> [Consignes]
[1] D'après le texte sur l'opérationnalisation des facteurs contextuels, quel pourcentage de revenu issu de l'export sépare une intensité d'exportation « faible » d'une intensité « modérée à forte » ?
[2] Rédigez la suite du texte sur l'opérationnalisation des facteurs contextuels, en enchaînant après sa dernière phrase.

Opérationnalisation des facteurs contextuels

La taille de l’entreprise a été opérationnalisée à l’aide de deux indicateurs complémentaires (le nombre d’employés à temps plein et le chiffre d’affaires annuel) afin de corriger la présence d’éventuelles disproportions dans notre échantillon entre le nombre d’employés d’une part et le chiffre d’affaires, d’autre part (Brooksbank, 1991). L’âge de l’entreprise a été calculé en tenant compte de l’année de création de l’entreprise. Le profil de stratégie générique a été mesuré par ”self typing approach” à l’aide du questionnaire développé par Olson et al. (2005). En ce qui concerne le degré d’internationalisation, nous nous sommes plus spécifiquement intéressés au degré d’exportation dans la mesure où il s’agit de la voie la plus souvent privilégiée par les PME (Game and Apfelthaler, 2016; Jones, 2001). Pour ce faire, nous avons capté le degré d’internationalisation en combinant (i) la propension à l’exportation (oui/non) et (ii) l’intensité à l’exportation ( % du revenu qui vient des exportations) et en distinguant les répondants ayant une intensité d’exportation « faible » (part du revenu issu de l’export ≤ à 20 %) ou « modérée à forte » (> à 20 %) (Musso and Francioni, 2014). Le degré d’incertitude de l’environnement de marché a été opérationnalisé afin de refléter les deux principales sources d’incertitude susceptibles d’influencer les pratiques des PME : celle relative à l’instabilité de la demande et celle relative à l’intensité concurrentielle (Sok and O’Cass, 2011). Enfin le secteur industriel fut identifié à partir des données secondaires de la liste de sondage.

Éléments issus d'une source de données:

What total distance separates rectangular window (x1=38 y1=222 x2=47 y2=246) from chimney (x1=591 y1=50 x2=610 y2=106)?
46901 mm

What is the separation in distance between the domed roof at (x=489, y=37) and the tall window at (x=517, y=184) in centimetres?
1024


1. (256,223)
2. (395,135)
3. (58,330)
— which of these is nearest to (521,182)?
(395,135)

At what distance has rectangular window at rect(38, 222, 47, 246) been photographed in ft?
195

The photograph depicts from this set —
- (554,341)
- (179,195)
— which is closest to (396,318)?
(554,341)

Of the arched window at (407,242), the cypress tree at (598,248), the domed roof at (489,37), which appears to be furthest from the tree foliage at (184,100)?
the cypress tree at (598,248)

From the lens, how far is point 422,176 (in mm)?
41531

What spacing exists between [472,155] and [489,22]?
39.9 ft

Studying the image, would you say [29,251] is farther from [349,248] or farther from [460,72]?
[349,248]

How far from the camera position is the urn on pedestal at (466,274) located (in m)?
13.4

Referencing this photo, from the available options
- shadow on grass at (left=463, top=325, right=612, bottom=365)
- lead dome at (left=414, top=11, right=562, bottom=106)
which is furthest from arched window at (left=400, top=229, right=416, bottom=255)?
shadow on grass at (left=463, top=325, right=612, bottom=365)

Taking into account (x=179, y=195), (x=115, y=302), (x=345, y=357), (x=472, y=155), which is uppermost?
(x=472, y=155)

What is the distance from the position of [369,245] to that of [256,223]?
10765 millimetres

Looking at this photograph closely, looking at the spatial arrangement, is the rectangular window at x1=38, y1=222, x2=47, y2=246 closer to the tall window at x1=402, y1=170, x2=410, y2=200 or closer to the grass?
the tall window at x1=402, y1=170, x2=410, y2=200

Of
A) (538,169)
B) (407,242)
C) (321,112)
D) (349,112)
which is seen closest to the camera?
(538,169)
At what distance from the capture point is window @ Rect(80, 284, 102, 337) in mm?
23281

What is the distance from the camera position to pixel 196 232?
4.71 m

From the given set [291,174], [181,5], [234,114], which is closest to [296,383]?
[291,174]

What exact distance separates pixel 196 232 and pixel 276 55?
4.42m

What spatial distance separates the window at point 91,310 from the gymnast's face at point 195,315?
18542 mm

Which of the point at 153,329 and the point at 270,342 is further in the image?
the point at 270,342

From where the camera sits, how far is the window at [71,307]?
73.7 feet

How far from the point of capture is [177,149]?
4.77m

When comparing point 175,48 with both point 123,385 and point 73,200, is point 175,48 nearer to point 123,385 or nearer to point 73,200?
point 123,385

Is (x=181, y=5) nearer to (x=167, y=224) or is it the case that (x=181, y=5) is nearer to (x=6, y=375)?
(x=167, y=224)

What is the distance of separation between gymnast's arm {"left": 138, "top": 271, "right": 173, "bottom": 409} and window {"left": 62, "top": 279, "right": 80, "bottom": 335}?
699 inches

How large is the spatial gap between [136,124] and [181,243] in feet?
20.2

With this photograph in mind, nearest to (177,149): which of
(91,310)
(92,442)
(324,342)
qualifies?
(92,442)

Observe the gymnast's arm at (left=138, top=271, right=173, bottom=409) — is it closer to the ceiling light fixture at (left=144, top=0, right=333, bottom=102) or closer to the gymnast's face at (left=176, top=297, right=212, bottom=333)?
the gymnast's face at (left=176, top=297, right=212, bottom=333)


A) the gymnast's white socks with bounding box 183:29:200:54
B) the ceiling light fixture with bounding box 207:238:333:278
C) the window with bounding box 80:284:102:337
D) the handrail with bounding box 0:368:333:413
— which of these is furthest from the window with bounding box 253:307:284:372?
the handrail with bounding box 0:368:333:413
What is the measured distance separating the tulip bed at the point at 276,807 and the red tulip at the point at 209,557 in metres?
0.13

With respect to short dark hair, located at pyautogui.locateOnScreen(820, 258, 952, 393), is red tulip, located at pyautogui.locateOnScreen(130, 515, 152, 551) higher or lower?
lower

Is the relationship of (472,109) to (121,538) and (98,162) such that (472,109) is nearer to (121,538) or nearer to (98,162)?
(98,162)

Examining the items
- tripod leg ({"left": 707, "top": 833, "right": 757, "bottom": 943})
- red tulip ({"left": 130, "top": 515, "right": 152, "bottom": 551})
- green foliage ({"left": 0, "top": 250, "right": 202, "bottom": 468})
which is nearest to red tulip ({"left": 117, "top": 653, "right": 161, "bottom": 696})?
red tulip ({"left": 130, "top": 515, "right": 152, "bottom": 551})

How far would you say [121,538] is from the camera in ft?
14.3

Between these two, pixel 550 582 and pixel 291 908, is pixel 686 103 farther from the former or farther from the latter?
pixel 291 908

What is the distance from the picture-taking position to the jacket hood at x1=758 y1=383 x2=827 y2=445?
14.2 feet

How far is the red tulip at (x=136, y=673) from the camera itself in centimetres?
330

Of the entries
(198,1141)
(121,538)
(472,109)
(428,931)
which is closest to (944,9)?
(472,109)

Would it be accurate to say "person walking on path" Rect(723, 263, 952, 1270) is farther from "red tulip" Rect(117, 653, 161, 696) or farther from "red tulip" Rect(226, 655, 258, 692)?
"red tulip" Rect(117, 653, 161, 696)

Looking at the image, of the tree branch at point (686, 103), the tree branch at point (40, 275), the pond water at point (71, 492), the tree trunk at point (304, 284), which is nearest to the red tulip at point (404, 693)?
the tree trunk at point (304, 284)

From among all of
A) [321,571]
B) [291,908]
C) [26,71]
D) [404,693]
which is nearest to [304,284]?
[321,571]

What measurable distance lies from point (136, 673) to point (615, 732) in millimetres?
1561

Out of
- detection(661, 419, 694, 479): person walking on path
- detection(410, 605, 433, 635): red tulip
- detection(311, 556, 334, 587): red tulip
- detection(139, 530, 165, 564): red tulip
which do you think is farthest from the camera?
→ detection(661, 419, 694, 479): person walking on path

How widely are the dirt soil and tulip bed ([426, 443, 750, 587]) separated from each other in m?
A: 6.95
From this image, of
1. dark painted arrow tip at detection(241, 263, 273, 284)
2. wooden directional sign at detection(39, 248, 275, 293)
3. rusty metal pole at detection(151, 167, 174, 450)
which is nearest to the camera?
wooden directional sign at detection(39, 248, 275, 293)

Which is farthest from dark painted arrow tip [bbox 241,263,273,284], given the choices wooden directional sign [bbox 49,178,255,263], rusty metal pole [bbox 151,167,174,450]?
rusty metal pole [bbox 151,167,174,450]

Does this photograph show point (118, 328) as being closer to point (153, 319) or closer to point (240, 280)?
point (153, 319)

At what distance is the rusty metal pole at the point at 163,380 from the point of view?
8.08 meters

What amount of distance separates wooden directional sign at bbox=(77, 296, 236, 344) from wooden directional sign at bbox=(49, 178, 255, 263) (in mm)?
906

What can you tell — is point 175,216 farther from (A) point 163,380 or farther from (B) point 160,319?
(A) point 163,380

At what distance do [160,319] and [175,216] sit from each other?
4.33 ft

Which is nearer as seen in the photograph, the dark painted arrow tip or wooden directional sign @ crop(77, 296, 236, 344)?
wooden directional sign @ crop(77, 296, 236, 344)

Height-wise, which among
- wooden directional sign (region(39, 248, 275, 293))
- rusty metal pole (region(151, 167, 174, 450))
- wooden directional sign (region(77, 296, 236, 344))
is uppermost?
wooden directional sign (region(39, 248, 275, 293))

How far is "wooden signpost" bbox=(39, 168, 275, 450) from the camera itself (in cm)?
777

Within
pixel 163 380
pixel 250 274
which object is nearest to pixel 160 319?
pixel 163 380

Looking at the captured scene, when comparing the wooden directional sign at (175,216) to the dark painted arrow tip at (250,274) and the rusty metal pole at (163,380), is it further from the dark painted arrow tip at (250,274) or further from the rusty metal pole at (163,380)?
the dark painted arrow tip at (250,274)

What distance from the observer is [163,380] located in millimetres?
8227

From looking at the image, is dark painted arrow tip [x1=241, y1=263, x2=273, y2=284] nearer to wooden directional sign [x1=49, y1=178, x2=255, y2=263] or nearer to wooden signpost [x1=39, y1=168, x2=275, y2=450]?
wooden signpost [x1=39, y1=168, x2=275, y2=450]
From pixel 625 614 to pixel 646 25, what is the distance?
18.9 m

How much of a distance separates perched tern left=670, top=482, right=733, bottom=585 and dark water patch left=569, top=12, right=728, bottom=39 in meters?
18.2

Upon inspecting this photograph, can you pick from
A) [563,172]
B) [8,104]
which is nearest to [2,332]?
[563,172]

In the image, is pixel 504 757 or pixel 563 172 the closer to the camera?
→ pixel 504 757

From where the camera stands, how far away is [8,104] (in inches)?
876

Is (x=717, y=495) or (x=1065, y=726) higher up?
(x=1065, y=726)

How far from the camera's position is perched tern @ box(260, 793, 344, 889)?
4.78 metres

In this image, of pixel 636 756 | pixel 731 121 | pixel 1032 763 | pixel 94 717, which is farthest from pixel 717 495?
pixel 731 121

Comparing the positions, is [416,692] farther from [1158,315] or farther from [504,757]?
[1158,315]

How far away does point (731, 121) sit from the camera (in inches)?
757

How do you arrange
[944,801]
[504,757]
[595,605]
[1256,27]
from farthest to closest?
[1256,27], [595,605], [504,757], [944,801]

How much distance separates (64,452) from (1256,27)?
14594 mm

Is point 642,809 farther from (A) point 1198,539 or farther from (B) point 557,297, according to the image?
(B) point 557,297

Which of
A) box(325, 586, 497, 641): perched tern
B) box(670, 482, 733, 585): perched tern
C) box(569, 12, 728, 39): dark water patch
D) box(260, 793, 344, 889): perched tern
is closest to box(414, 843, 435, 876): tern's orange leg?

> [Réponses par consigne]
[1] Le seuil est de 20 % : une part inférieure ou égale à 20 % est « faible », une part supérieure est « modérée à forte ».

[2]
Méthode d’échantillonnage

Afin de limiter les possibles biais liés à une trop forte hétérogénéité des activités, nous avons restreint notre échantillonnage à neuf secteurs industriels (Armstrong and Shimizu, 2007). Afin de nous assurer de la validité des réponses apportées sur les questions touchant aux aspects organisationnels et aux capacités marketing, nous avons plus spécifiquement ciblé les dirigeants de PME (O’Cass and Ngongang, 2007). Deux questions filtres ont été insérées en début de questionnaire afin de vérifier (i) que le répondant était soit le créateur ou le dirigeant de l’entreprise ou, à défaut, une personne en charge de la direction des services marketing ou commerciaux (« Quelle est votre fonction au sein de l’entreprise ? ») et (ii) que l’entreprise interrogée respectait un des principaux critères requis par le législateur français pour être considérée comme une PME[1] (« Votre entreprise est-elle une filiale d’une grande entreprise ou une entité d’une grande entreprise, c’est-à-dire qui emploie plus de 250 personnes ? »). Les PME étant reconnues pour leur réticence à répondre aux questionnaires qui leur sont envoyés (Gilmore et al., 2013), la collecte des données a été confiée à une société d’études de marché spécialisée dans la conduite d’entrevues téléphoniques assistées par ordinateur. Bien que coûteuse, cette méthode de collecte apporte une meilleure qualité d’échantillonnage et une meilleure stimulation de l’interviewé (MacKenzie and Podsakoff, 2012). Une fois le questionnaire testé auprès d’une vingtaine de PME, la collecte a été menée à l’aide d’une liste de sondage de 6.325 PME jusqu’à atteindre l’objectif de 300 observations. Nous avons adopté une approche dite « stratifiée et non-proportionnelle » afin de limiter la surreprésentation naturelle des microentreprises de moins de 10 salariés au sein de la population des PME françaises[2] (Sarstedt et al., 2018). Après avoir retiré les observations affichant des taux de non-réponse trop élevés ou des valeurs anormales (en termes de performance et/ou de taille), l’échantillon final de 264 observations est principalement composé d’entreprises de 10 à 49 salariés (57 % de notre échantillon). Pour les PME qui déclarent avoir une activité à l’international (38 %), la part des revenus tirés de l’export reste majoritairement en deçà des 20 %[3].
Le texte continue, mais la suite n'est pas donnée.